*REQUIREMENT*: Translate this sentence from the mailing-list reply about LRU page reclaim into Spanish: "The recent pressure can be used to keep track of how many pages we have scanned on each LRU list recently."

*EXCERPTED TEXT*:
———

On 08/01/2012 03:04 PM, Ying Han wrote:

> That is true. Hmm, then two things i can do:
>
> 1. for kswapd case, make sure not counting the root cgroup
> 2. or check nr_scanned. I like the nr_scanned which is telling us
> whether or not the reclaim ever make any attempt ?

I am looking at a more advanced case of (3) right
now.  Once I have the basics working, I will send
you a prototype (that applies on top of your patches)
to play with.

Basically, for every LRU in the system, we can keep
track of 4 things:
- reclaim_stat->recent_scanned
- reclaim_stat->recent_rotated
- reclaim_stat->recent_pressure
- LRU size

The first two represent the fraction of pages on the
list that are actively used.  The larger the fraction
of recently used pages, the more valuable the cache
is. The inverse of that can be used to show us how
hard to reclaim this cache, compared to other caches
(everything else being equal).

The recent pressure can be used to keep track of how
many pages we have scanned on each LRU list recently.
Pressure is scaled with LRU size.

This would be the basic formula to decide which LRU
to reclaim from:

           recent_scanned   LRU size
score =   -------------- * ----------------
           recent_rotated   recent_pressure


In other words, the less the objects on an LRU are
used, the more we should reclaim from that LRU. The
larger an LRU is, the more we should reclaim from
that LRU.

———

*DATASET RECORDS*:

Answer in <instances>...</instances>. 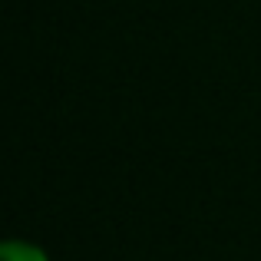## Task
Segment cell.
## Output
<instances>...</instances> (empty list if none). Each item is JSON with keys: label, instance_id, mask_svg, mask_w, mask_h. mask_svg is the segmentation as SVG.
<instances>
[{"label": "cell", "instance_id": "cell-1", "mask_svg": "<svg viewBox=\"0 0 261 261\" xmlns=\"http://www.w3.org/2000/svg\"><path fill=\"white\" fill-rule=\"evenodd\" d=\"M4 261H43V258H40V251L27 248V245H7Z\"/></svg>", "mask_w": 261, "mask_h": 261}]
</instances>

———

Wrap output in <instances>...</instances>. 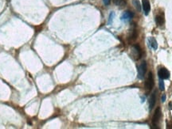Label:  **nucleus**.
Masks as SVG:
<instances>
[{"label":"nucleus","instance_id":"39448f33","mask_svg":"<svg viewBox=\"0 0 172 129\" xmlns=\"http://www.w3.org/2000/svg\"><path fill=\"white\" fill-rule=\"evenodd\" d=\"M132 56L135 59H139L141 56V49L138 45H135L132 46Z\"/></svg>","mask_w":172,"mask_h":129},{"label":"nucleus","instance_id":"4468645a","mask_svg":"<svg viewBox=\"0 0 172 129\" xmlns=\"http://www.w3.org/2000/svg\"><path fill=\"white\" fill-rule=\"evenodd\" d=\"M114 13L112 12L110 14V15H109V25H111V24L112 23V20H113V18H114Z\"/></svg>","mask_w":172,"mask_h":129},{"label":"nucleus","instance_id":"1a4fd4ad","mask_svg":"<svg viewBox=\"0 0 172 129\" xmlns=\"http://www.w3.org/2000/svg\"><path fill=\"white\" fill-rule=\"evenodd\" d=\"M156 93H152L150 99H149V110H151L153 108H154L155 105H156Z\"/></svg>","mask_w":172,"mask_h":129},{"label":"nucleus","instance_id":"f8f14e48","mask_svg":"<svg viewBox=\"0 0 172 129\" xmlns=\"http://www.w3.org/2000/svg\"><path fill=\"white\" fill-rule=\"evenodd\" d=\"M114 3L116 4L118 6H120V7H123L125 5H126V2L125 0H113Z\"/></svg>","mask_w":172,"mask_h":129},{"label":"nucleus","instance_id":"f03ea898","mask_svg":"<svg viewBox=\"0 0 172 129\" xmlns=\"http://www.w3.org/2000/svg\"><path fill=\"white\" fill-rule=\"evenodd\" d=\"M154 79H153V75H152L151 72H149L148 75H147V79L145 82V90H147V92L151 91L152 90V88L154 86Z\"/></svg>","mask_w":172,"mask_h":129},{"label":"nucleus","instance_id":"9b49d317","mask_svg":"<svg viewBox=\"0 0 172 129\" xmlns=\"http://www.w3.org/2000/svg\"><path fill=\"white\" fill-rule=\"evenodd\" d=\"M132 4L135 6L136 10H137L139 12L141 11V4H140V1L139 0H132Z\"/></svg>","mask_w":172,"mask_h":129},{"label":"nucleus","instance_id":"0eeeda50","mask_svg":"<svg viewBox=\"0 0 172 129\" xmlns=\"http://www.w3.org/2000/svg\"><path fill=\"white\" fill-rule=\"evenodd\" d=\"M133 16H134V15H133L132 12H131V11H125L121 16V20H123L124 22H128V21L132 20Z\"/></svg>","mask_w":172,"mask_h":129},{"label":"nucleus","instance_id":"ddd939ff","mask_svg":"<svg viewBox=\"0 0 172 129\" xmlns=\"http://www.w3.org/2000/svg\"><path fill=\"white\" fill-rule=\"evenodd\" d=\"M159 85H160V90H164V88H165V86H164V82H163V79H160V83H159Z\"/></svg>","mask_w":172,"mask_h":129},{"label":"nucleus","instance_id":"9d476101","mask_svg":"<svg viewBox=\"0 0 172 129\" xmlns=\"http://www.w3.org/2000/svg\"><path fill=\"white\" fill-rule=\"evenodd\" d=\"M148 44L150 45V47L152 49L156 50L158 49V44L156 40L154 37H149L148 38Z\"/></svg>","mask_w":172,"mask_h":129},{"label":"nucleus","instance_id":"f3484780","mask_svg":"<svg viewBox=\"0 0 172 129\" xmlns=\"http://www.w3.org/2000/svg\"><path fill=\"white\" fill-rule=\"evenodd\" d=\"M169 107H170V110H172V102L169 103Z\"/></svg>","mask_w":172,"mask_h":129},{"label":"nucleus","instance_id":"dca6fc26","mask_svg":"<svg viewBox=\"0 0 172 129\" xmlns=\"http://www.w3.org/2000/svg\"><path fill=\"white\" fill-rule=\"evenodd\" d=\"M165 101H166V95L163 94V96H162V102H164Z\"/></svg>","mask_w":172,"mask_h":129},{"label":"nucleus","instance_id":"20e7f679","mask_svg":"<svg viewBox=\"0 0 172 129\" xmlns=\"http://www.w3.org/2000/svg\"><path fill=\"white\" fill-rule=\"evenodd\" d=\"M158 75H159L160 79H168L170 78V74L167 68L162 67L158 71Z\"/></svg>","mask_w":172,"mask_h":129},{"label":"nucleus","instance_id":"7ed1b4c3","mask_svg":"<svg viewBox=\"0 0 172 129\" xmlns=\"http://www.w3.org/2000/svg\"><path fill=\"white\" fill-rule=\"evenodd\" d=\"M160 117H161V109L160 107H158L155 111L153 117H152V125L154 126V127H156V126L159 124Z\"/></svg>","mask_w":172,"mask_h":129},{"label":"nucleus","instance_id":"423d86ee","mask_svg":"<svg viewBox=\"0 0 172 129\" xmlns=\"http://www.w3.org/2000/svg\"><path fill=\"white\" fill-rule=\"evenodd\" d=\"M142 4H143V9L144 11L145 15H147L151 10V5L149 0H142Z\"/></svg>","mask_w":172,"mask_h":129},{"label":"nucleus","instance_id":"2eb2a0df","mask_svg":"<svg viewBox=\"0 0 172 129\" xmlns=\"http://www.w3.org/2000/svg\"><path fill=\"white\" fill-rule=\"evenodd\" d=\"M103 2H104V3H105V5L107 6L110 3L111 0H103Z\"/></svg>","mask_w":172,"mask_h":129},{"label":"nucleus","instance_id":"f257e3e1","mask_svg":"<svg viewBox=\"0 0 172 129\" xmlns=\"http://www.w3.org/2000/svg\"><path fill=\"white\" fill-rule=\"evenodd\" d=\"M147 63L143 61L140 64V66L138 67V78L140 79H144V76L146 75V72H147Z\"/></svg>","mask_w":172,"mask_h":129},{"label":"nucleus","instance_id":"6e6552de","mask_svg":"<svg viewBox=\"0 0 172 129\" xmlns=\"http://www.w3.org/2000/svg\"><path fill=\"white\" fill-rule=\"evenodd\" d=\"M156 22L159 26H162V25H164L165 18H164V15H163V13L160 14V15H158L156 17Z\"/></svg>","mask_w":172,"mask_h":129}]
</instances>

———

*CORRECT RESPONSE*: La presión reciente puede usarse para llevar la cuenta de cuántas páginas hemos escaneado recientemente en cada lista LRU.